For our interest, however, at once the most important and
revealing point is that in this entire process of the nomination
of `Umar by Abu Bakr, 'Ali was totally ignored and excluded
from the ranks of those the dying Caliph called for
consultation, if consultation it was, and whose support he
tried to secure. In fact, as all of our sources unanimously
report, from all the Companions of the Prophet only two,
'Abd ar-Rahman b. 'Awf and 'Uthman, were selected by Abu
Bakr for consultation and then were entrusted with the
charge of wholehearted support for 'Umar.
16 This in all
probability must have been on the suggestion of 'Umar
himself, who planned to counteract any possible opposition
from the Banu Hashim by appealing to this branch of the
Quraysh. 'Abd ar-Rahman belonged to the Banu Zuhra and
'Uthman to the Banu Umayya, both of which had been
serious rivals of Banu Hashim before Islam. The emergence
of these two Companions was very characteristic in many
ways, especially for the development of the later history of the
caliphate, for they represented the wealthiest circles of the
Muslim community.
17 'Abd ar-Rahman was 'Uthman's
brother-in-law, and the two men could be expected to support
each other. The former also had the wholehearted support of
Sa'd b. Abi Waqqas, a fellow clan member and cousin from
the Banu Zuhra.

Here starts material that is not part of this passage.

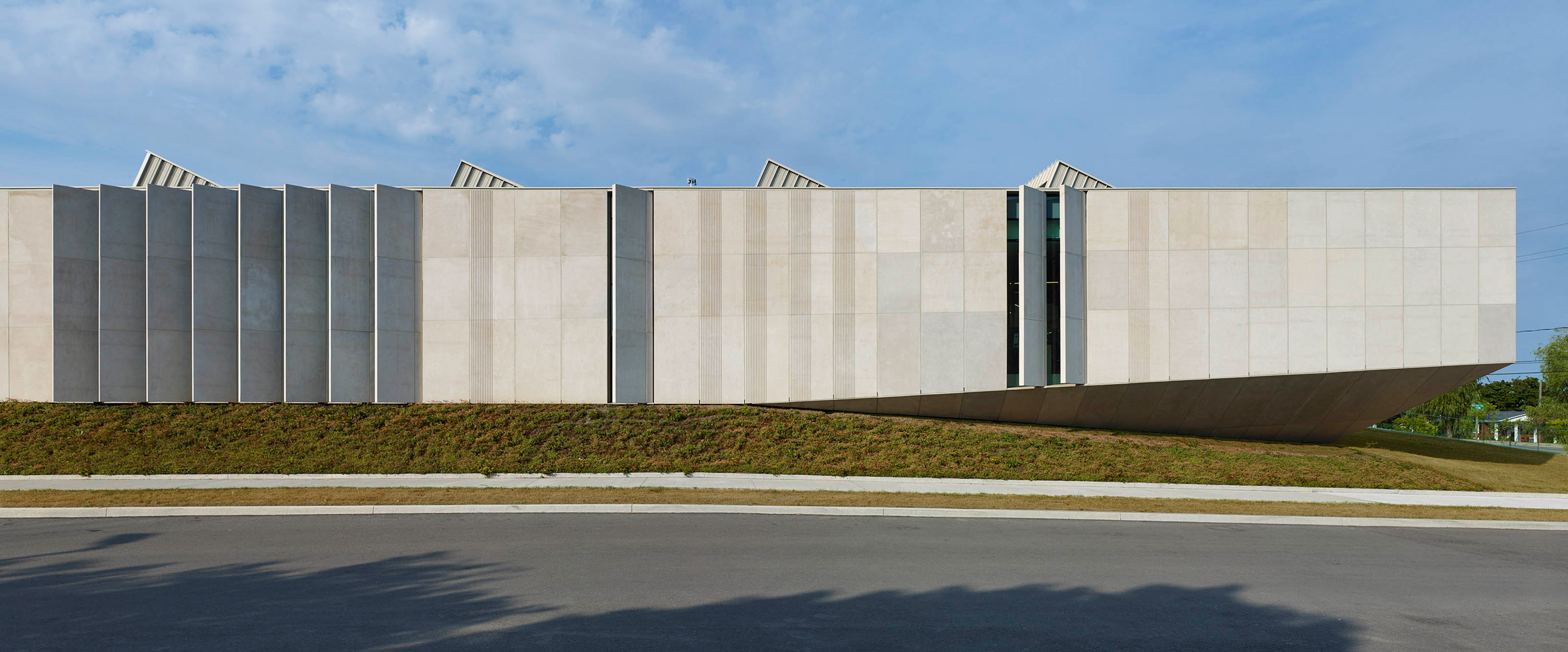 Rdha Embeds Stone And Glass Library Into Grassy Ontario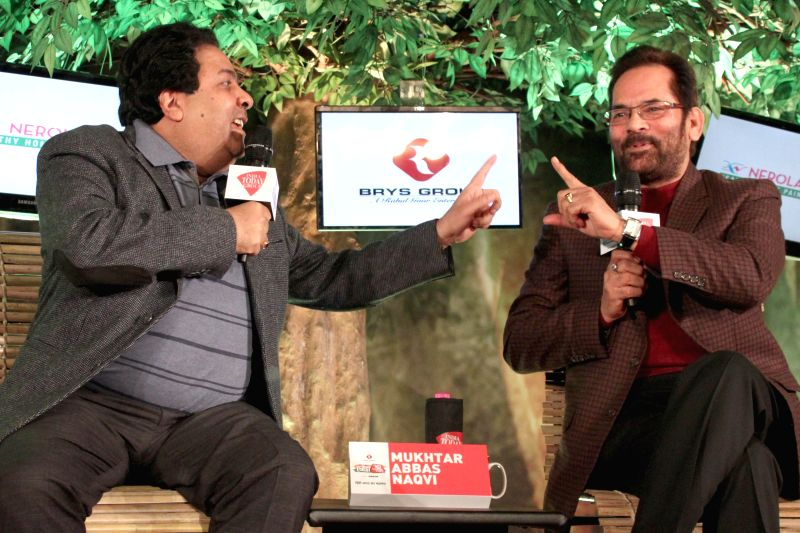 Congress MP Rajiv Shukla with Union MoS for Minority Affairs and Parliamentary Affairs Mukhtar Abbas Naqvi during a programme organised by Aaj Tak news channel in New Delhi, on Dec 13, ...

In this way the direct support and influence
of the most important political elements among the Muhaji-
run were secured to oppose any possible activity from the
Banu Hashim and their partisans in favour of `Ali's candidacy.

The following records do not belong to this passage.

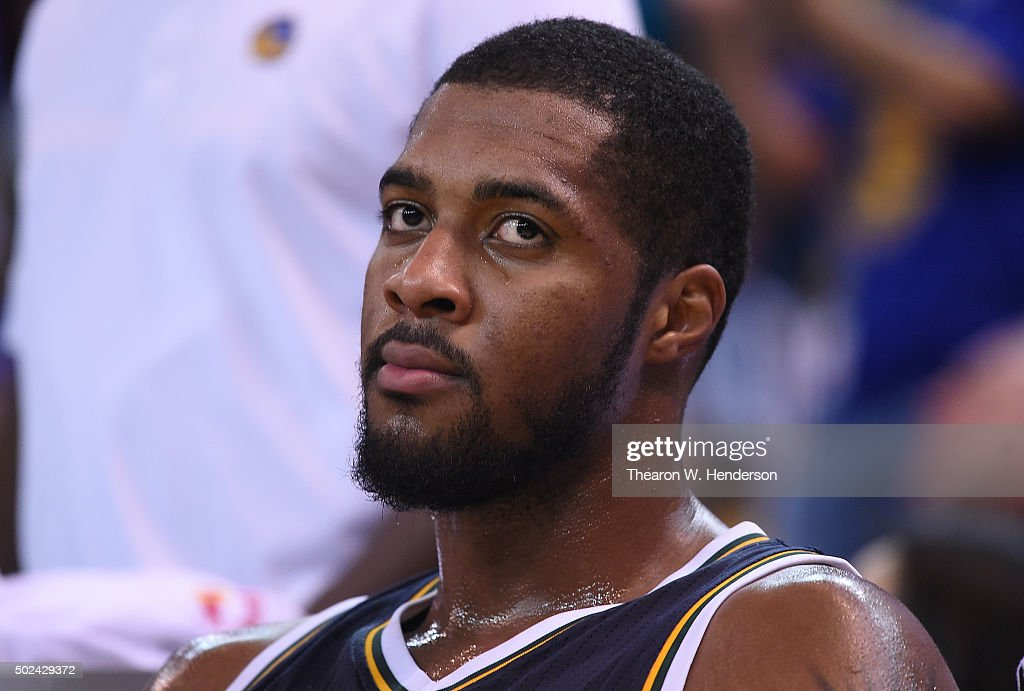 Derrick Favors of the Utah Jazz looks on from the bench against the Golden State Warriors during their NBA basketball game at ORACLE Arena on...
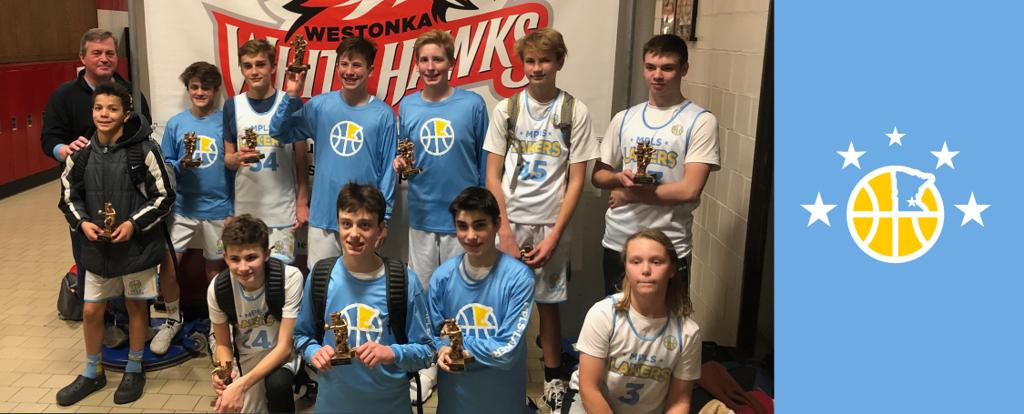 Minneapolis Lakers Youth Basketball Program Boys 8th Grade Blue pose with their Trophies after becoming the Champions at the Westonka White Hawk Classic tournament in Mound, MN
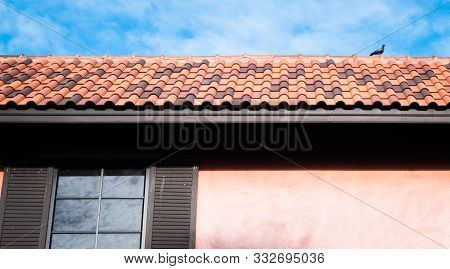 Roof Top On Sky Background. Close Up Of Brown Clay Roof Tiles. Red Old Dirty Roof. Old Roof Tiles. C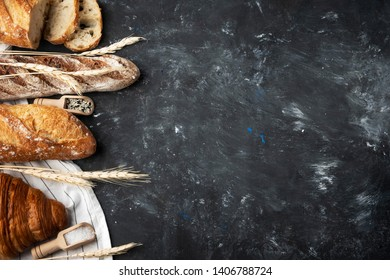 Assortment of fresh bread. Still life captured from above, banner layout.Healthy homemade bread. Copy space.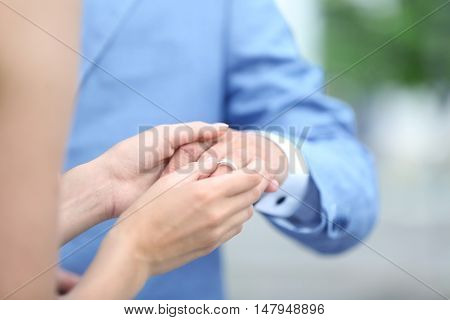 Bride putting ring on groom finger outdoor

'Ali's serious disagreements with the policies of 'Umar in
both political and religious matters will be discussed below in
connection with the selection of 'Uthman. Here it may be
pointed out in passing that during the most active and
eventful ten years of 'Umar's caliphate, in which the most
spectacular conquests of Persian and Byzantine provinces
took place and in which all the prominent Companions of the
Prophet took active part, 'Ali remained uninvolved. Nor did
'Ali hold any office under 'Umar, as had been the case under
Abu Bakr and would continue later under 'Uthman. The
only exception was his being in charge of Medina during
'Umar's journey to Palestine, when he took with him all the
other leading Companions of the Prophet and military
commanders to approve regulations of the conquest and the
Diwan. 'Ali alone was absent from the historic surrender of
Jerusalem and Syria. 'Umar is reported to have strictly
prevented the Banu Hashim from going out of Medina.
18
This is evident from the very fact that neither 'Ali nor any
other member of the Banu Hashim has been reported to have
taken part in any activity outside the capital.
'Umar's attitude towards 'Ali is best illustrated by a
dialogue which took place between the former and Ibn
'Abbas. On a certain occasion 'Umar asked Ibn 'Abbas, "Why
did `Ali not join us and co-operate with us? Why did the
Quraysh not support your family while your father is the
uncle and you are the cousin of the Prophet?" "I do not know,"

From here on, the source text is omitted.